## [Brief]
Copy the records below, replacing every "thick tree branch" with "sturdy tree branch" and leaving all other text unchanged.

-=-=-

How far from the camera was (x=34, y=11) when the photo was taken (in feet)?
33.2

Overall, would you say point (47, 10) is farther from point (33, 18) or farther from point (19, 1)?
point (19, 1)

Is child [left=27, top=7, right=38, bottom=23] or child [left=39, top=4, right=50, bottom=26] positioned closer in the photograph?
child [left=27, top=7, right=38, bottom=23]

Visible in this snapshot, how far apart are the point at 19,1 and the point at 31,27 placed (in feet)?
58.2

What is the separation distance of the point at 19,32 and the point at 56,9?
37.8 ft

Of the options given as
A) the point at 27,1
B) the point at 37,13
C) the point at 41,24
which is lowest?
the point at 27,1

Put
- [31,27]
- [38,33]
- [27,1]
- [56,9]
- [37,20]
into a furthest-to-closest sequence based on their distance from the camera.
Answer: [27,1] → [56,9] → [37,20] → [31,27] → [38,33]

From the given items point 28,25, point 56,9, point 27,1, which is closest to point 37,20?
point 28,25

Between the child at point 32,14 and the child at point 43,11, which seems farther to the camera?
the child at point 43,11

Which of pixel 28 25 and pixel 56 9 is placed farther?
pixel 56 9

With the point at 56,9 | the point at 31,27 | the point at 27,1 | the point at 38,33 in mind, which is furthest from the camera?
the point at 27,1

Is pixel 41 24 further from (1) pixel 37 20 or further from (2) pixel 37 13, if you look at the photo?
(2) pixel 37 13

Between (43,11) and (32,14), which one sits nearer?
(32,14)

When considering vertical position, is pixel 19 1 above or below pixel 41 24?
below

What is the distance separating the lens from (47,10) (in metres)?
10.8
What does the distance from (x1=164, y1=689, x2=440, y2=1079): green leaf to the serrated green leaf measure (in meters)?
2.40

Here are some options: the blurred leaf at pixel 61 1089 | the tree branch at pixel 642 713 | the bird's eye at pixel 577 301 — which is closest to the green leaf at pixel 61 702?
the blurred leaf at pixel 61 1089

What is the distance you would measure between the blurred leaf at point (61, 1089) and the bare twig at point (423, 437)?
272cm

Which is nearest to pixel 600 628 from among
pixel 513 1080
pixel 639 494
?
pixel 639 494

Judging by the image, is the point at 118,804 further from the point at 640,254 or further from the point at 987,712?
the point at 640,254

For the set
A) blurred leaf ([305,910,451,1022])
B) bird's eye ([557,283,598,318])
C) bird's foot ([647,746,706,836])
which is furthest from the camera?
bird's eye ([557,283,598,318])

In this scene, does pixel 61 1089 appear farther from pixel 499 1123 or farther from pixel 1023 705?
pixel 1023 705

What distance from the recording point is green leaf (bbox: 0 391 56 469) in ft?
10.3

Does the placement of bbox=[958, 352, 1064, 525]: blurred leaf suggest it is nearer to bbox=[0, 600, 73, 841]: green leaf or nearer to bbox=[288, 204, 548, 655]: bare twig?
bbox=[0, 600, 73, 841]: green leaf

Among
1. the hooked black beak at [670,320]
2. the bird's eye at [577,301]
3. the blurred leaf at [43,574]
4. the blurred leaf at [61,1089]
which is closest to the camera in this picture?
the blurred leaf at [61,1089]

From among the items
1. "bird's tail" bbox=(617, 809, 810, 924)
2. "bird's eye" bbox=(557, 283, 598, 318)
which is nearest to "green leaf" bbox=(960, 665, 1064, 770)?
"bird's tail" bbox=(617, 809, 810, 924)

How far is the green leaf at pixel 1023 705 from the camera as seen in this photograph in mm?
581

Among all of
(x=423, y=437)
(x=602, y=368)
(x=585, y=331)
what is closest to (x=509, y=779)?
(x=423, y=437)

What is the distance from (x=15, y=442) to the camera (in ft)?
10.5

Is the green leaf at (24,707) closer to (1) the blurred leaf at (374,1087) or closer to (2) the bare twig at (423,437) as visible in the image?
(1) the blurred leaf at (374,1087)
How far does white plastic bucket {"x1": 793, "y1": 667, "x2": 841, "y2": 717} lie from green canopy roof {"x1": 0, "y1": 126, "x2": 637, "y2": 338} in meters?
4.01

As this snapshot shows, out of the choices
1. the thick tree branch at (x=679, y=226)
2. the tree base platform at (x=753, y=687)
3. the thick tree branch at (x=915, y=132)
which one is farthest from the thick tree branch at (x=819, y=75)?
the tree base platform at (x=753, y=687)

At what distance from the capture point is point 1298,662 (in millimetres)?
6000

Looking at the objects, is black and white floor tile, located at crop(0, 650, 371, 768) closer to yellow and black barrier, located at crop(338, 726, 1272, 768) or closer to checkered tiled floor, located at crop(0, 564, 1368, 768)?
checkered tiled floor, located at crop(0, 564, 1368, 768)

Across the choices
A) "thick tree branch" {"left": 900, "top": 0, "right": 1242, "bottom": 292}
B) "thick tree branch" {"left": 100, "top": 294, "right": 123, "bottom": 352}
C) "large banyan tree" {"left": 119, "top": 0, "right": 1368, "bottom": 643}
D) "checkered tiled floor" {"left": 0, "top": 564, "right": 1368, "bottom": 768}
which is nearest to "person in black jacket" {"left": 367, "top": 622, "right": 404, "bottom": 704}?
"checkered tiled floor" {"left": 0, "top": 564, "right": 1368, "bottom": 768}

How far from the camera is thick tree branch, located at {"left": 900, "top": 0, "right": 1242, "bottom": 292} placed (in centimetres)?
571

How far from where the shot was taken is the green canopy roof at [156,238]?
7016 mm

-=-=-

## [Right answer]
How far from the camera was (x=34, y=11) when the photo was taken (in feet)?
33.2

Overall, would you say point (47, 10) is farther from point (33, 18) or farther from point (19, 1)?
point (19, 1)

Is child [left=27, top=7, right=38, bottom=23] or child [left=39, top=4, right=50, bottom=26] positioned closer in the photograph?
child [left=27, top=7, right=38, bottom=23]

Visible in this snapshot, how far apart are the point at 19,1 and the point at 31,27 placed (in feet)?
58.2

What is the separation distance of the point at 19,32 and the point at 56,9?
37.8 ft

Of the options given as
A) the point at 27,1
B) the point at 37,13
C) the point at 41,24
which is lowest?
the point at 27,1

Put
- [31,27]
- [38,33]
- [27,1]
- [56,9]
- [37,20]
into a furthest-to-closest sequence based on their distance from the camera.
Answer: [27,1] → [56,9] → [37,20] → [31,27] → [38,33]

From the given items point 28,25, point 56,9, point 27,1, which is closest to point 37,20?
point 28,25

Between the child at point 32,14 and the child at point 43,11, which seems farther to the camera?
the child at point 43,11

Which of pixel 28 25 and pixel 56 9 is placed farther?
pixel 56 9

With the point at 56,9 | the point at 31,27 | the point at 27,1 | the point at 38,33 in mind, which is furthest from the camera?
the point at 27,1

Is pixel 41 24 further from (1) pixel 37 20 or further from (2) pixel 37 13, if you look at the photo?
(2) pixel 37 13

Between (43,11) and (32,14), which one sits nearer?
(32,14)

When considering vertical position, is pixel 19 1 above or below pixel 41 24?
below

What is the distance separating the lens from (47,10) (in metres)?
10.8
What does the distance from (x1=164, y1=689, x2=440, y2=1079): green leaf to the serrated green leaf measure (in meters)?
2.40

Here are some options: the blurred leaf at pixel 61 1089 | the tree branch at pixel 642 713 | the bird's eye at pixel 577 301 — which is closest to the green leaf at pixel 61 702?
the blurred leaf at pixel 61 1089

What is the distance you would measure between the blurred leaf at point (61, 1089) and the bare twig at point (423, 437)?
272cm

Which is nearest to pixel 600 628 from among
pixel 513 1080
pixel 639 494
?
pixel 639 494

Judging by the image, is the point at 118,804 further from the point at 640,254 or further from the point at 987,712?
the point at 640,254

For the set
A) blurred leaf ([305,910,451,1022])
B) bird's eye ([557,283,598,318])
C) bird's foot ([647,746,706,836])
which is furthest from the camera?
bird's eye ([557,283,598,318])

In this scene, does pixel 61 1089 appear farther from pixel 499 1123 or farther from pixel 1023 705?
pixel 1023 705

What distance from the recording point is green leaf (bbox: 0 391 56 469) in ft?
10.3

Does the placement of bbox=[958, 352, 1064, 525]: blurred leaf suggest it is nearer to bbox=[0, 600, 73, 841]: green leaf or nearer to bbox=[288, 204, 548, 655]: bare twig?
bbox=[0, 600, 73, 841]: green leaf

Among
1. the hooked black beak at [670,320]
2. the bird's eye at [577,301]
3. the blurred leaf at [43,574]
4. the blurred leaf at [61,1089]
which is closest to the camera in this picture?
the blurred leaf at [61,1089]

From among the items
1. "bird's tail" bbox=(617, 809, 810, 924)
2. "bird's eye" bbox=(557, 283, 598, 318)
which is nearest to "green leaf" bbox=(960, 665, 1064, 770)?
"bird's tail" bbox=(617, 809, 810, 924)

How far is the green leaf at pixel 1023 705 from the camera as seen in this photograph in mm?
581

Among all of
(x=423, y=437)
(x=602, y=368)
(x=585, y=331)
what is closest to (x=509, y=779)?
(x=423, y=437)

What is the distance from (x=15, y=442) to the camera (in ft)?
10.5

Is the green leaf at (24,707) closer to (1) the blurred leaf at (374,1087) or closer to (2) the bare twig at (423,437) as visible in the image?
(1) the blurred leaf at (374,1087)
How far does white plastic bucket {"x1": 793, "y1": 667, "x2": 841, "y2": 717} lie from green canopy roof {"x1": 0, "y1": 126, "x2": 637, "y2": 338} in meters?
4.01

As this snapshot shows, out of the choices
1. the sturdy tree branch at (x=679, y=226)
2. the tree base platform at (x=753, y=687)
3. the sturdy tree branch at (x=915, y=132)
which one is farthest from the sturdy tree branch at (x=819, y=75)?
the tree base platform at (x=753, y=687)

At what distance from the capture point is point 1298,662 (in millimetres)?
6000

Looking at the objects, is black and white floor tile, located at crop(0, 650, 371, 768) closer to yellow and black barrier, located at crop(338, 726, 1272, 768) or closer to checkered tiled floor, located at crop(0, 564, 1368, 768)?
checkered tiled floor, located at crop(0, 564, 1368, 768)

Across the choices
A) "sturdy tree branch" {"left": 900, "top": 0, "right": 1242, "bottom": 292}
B) "sturdy tree branch" {"left": 100, "top": 294, "right": 123, "bottom": 352}
C) "large banyan tree" {"left": 119, "top": 0, "right": 1368, "bottom": 643}
D) "checkered tiled floor" {"left": 0, "top": 564, "right": 1368, "bottom": 768}
which is nearest to "person in black jacket" {"left": 367, "top": 622, "right": 404, "bottom": 704}?
"checkered tiled floor" {"left": 0, "top": 564, "right": 1368, "bottom": 768}

How far from the camera is sturdy tree branch, located at {"left": 900, "top": 0, "right": 1242, "bottom": 292} placed (in centimetres)?
571

How far from where the shot was taken is the green canopy roof at [156,238]?
7016 mm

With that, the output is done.